**YOUR OBJECTIVE**:
Output the entries verbatim, including every line.

++++ EXERCISE INPUT

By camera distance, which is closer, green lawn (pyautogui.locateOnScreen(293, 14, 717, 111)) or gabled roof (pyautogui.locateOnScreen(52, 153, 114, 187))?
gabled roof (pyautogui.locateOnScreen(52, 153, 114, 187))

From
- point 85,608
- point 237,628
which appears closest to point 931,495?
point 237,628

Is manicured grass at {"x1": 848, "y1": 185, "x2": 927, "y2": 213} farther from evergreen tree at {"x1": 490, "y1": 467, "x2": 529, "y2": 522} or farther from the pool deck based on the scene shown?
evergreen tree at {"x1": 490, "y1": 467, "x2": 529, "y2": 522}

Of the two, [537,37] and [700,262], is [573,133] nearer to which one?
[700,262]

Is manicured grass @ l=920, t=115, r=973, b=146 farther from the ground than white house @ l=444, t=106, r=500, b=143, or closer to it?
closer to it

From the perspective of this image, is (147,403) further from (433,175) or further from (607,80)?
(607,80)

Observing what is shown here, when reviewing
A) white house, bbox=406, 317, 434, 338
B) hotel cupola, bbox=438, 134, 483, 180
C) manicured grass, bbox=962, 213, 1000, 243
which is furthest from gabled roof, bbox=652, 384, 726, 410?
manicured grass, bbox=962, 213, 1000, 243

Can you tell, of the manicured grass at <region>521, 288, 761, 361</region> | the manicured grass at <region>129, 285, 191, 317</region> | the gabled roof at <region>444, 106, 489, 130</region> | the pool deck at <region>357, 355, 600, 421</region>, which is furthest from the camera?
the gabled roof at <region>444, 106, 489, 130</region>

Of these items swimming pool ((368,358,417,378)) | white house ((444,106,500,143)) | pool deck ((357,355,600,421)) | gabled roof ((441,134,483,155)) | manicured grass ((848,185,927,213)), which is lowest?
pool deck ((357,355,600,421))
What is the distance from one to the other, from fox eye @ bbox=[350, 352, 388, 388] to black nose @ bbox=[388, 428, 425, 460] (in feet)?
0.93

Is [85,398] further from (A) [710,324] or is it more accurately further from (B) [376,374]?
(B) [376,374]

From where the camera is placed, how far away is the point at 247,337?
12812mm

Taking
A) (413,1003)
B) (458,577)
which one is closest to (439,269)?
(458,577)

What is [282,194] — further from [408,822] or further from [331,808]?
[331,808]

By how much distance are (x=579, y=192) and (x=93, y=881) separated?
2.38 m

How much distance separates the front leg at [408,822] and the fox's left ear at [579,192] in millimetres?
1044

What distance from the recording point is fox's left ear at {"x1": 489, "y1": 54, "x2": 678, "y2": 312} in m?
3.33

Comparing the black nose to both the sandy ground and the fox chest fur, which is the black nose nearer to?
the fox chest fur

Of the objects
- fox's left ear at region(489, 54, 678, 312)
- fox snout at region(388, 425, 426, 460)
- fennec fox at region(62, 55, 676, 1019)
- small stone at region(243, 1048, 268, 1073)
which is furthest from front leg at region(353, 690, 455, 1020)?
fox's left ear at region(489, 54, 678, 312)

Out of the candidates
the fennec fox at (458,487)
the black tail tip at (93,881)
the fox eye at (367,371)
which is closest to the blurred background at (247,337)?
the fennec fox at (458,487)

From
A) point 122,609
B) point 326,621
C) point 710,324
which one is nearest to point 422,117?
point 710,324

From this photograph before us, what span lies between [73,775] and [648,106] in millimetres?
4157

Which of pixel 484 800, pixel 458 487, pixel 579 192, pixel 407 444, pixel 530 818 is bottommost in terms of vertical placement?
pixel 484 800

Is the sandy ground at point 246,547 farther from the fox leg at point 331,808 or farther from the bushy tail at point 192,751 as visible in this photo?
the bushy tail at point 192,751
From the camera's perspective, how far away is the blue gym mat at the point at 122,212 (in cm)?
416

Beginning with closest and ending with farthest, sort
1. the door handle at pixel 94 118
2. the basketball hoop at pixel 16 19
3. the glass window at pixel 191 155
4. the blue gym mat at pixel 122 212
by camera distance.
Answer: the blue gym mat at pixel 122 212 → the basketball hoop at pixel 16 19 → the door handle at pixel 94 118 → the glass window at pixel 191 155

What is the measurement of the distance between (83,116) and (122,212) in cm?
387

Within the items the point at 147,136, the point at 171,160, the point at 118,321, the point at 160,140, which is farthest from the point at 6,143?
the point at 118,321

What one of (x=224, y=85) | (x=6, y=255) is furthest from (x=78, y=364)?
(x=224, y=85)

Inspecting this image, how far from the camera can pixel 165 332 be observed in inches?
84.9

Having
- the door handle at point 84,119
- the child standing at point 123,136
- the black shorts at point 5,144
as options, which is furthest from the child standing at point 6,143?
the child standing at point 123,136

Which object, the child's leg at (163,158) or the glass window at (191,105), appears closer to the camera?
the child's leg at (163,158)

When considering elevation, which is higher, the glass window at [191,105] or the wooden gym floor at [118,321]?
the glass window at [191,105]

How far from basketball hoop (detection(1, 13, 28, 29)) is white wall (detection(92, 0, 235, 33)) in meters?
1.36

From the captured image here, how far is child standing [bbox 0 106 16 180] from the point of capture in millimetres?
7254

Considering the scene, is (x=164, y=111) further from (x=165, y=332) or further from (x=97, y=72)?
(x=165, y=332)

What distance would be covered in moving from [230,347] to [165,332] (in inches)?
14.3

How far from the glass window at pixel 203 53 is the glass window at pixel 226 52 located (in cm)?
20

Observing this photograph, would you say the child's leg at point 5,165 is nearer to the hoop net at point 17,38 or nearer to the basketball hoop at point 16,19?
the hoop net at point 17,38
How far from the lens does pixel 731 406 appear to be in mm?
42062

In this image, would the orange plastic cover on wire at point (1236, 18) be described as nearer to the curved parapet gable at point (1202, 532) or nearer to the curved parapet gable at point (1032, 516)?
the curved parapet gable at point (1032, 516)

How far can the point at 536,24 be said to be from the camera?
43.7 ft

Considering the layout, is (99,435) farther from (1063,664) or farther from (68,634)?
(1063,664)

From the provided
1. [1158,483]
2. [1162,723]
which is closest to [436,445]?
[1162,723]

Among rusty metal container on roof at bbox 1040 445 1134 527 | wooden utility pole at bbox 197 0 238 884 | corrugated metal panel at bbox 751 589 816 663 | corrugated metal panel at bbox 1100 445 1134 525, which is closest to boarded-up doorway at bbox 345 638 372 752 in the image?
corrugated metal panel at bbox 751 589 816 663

++++++++

**RESPONSE TO THE TASK**:
By camera distance, which is closer, green lawn (pyautogui.locateOnScreen(293, 14, 717, 111)) or gabled roof (pyautogui.locateOnScreen(52, 153, 114, 187))?
gabled roof (pyautogui.locateOnScreen(52, 153, 114, 187))

From
- point 85,608
- point 237,628
which appears closest to point 931,495?
point 237,628

Is manicured grass at {"x1": 848, "y1": 185, "x2": 927, "y2": 213} farther from evergreen tree at {"x1": 490, "y1": 467, "x2": 529, "y2": 522} or farther from the pool deck based on the scene shown?
evergreen tree at {"x1": 490, "y1": 467, "x2": 529, "y2": 522}

Of the two, [537,37] and [700,262], is [573,133] nearer to which one?
[700,262]

Is manicured grass @ l=920, t=115, r=973, b=146 farther from the ground than white house @ l=444, t=106, r=500, b=143, or closer to it?
closer to it

From the perspective of this image, is (147,403) further from (433,175) or further from (607,80)?
(607,80)

Observing what is shown here, when reviewing
A) white house, bbox=406, 317, 434, 338
B) hotel cupola, bbox=438, 134, 483, 180
C) manicured grass, bbox=962, 213, 1000, 243
which is furthest from gabled roof, bbox=652, 384, 726, 410?
manicured grass, bbox=962, 213, 1000, 243

Can you tell, of the manicured grass at <region>521, 288, 761, 361</region> | the manicured grass at <region>129, 285, 191, 317</region> | the gabled roof at <region>444, 106, 489, 130</region> | the pool deck at <region>357, 355, 600, 421</region>, which is furthest from the camera?
the gabled roof at <region>444, 106, 489, 130</region>

Of these items swimming pool ((368,358,417,378)) | white house ((444,106,500,143)) | pool deck ((357,355,600,421)) | gabled roof ((441,134,483,155)) | manicured grass ((848,185,927,213)), which is lowest?
pool deck ((357,355,600,421))
What is the distance from one to the other, from fox eye @ bbox=[350, 352, 388, 388] to black nose @ bbox=[388, 428, 425, 460] (in feet)?
0.93

Is [85,398] further from (A) [710,324] or is it more accurately further from (B) [376,374]?
(B) [376,374]

From where the camera is placed, how far away is the point at 247,337?
12812mm

Taking
A) (413,1003)
B) (458,577)
which one is closest to (439,269)?
(458,577)

What is [282,194] — further from [408,822] or further from [331,808]?
[331,808]

By how much distance are (x=579, y=192) and (x=93, y=881) separated?
2.38 m

How much distance separates the front leg at [408,822] and the fox's left ear at [579,192] in millimetres?
1044

What distance from the recording point is fox's left ear at {"x1": 489, "y1": 54, "x2": 678, "y2": 312} in m?
3.33

Comparing the black nose to both the sandy ground and the fox chest fur, which is the black nose nearer to?
the fox chest fur

Of the objects
- fox's left ear at region(489, 54, 678, 312)
- fox snout at region(388, 425, 426, 460)
- fennec fox at region(62, 55, 676, 1019)
- small stone at region(243, 1048, 268, 1073)
which is furthest from front leg at region(353, 690, 455, 1020)?
fox's left ear at region(489, 54, 678, 312)

Out of the candidates
the fennec fox at (458,487)
the black tail tip at (93,881)
the fox eye at (367,371)
which is closest to the blurred background at (247,337)?
the fennec fox at (458,487)

From
A) point 122,609
B) point 326,621
C) point 710,324
which one is nearest to point 422,117?
point 710,324

From this photograph before us, what span lies between [73,775] and [648,106] in millimetres?
4157

Which of pixel 484 800, pixel 458 487, pixel 579 192, pixel 407 444, pixel 530 818 is bottommost in terms of vertical placement?
pixel 484 800

Is the sandy ground at point 246,547 farther from the fox leg at point 331,808 or farther from the bushy tail at point 192,751 as visible in this photo?
the bushy tail at point 192,751
From the camera's perspective, how far away is the blue gym mat at the point at 122,212 (in cm)?
416

Beginning with closest and ending with farthest, sort
1. the door handle at pixel 94 118
2. the basketball hoop at pixel 16 19
3. the glass window at pixel 191 155
4. the blue gym mat at pixel 122 212
by camera distance.
Answer: the blue gym mat at pixel 122 212 → the basketball hoop at pixel 16 19 → the door handle at pixel 94 118 → the glass window at pixel 191 155

What is the measurement of the distance between (83,116) and (122,212) in cm?
387

Within the items the point at 147,136, the point at 171,160, the point at 118,321, the point at 160,140, which is farthest from the point at 6,143?
the point at 118,321

What one of (x=224, y=85) | (x=6, y=255) is furthest from (x=78, y=364)?
(x=224, y=85)

Inspecting this image, how far from the camera can pixel 165 332 be observed in inches?
84.9

Having
- the door handle at point 84,119
- the child standing at point 123,136
- the black shorts at point 5,144
as options, which is furthest from the child standing at point 6,143?
the child standing at point 123,136

Which object, the child's leg at (163,158) or the glass window at (191,105), appears closer to the camera?
the child's leg at (163,158)

When considering elevation, which is higher, the glass window at [191,105] or the wooden gym floor at [118,321]?
the glass window at [191,105]

How far from basketball hoop (detection(1, 13, 28, 29)) is white wall (detection(92, 0, 235, 33)) in meters?
1.36

From the captured image here, how far is child standing [bbox 0 106 16 180] from the point of capture in millimetres?
7254

Considering the scene, is (x=164, y=111) further from (x=165, y=332) or further from (x=97, y=72)?
(x=165, y=332)

What distance would be covered in moving from [230,347] to [165,332] (in inches)?
14.3

How far from the glass window at pixel 203 53 is the glass window at pixel 226 52 located (in cm)?
20

Observing this photograph, would you say the child's leg at point 5,165 is nearer to the hoop net at point 17,38 or nearer to the basketball hoop at point 16,19?
the hoop net at point 17,38
How far from the lens does pixel 731 406 appear to be in mm?
42062

In this image, would the orange plastic cover on wire at point (1236, 18) be described as nearer to the curved parapet gable at point (1202, 532) or nearer to the curved parapet gable at point (1032, 516)?
the curved parapet gable at point (1032, 516)

How far can the point at 536,24 be said to be from the camera?
43.7 ft

Considering the layout, is (99,435) farther from (1063,664) or farther from (68,634)?
(1063,664)

From the provided
1. [1158,483]
2. [1162,723]
which is closest to [436,445]?
[1162,723]

Among rusty metal container on roof at bbox 1040 445 1134 527 | wooden utility pole at bbox 197 0 238 884 | corrugated metal panel at bbox 751 589 816 663 | corrugated metal panel at bbox 1100 445 1134 525, which is closest to boarded-up doorway at bbox 345 638 372 752 in the image?
corrugated metal panel at bbox 751 589 816 663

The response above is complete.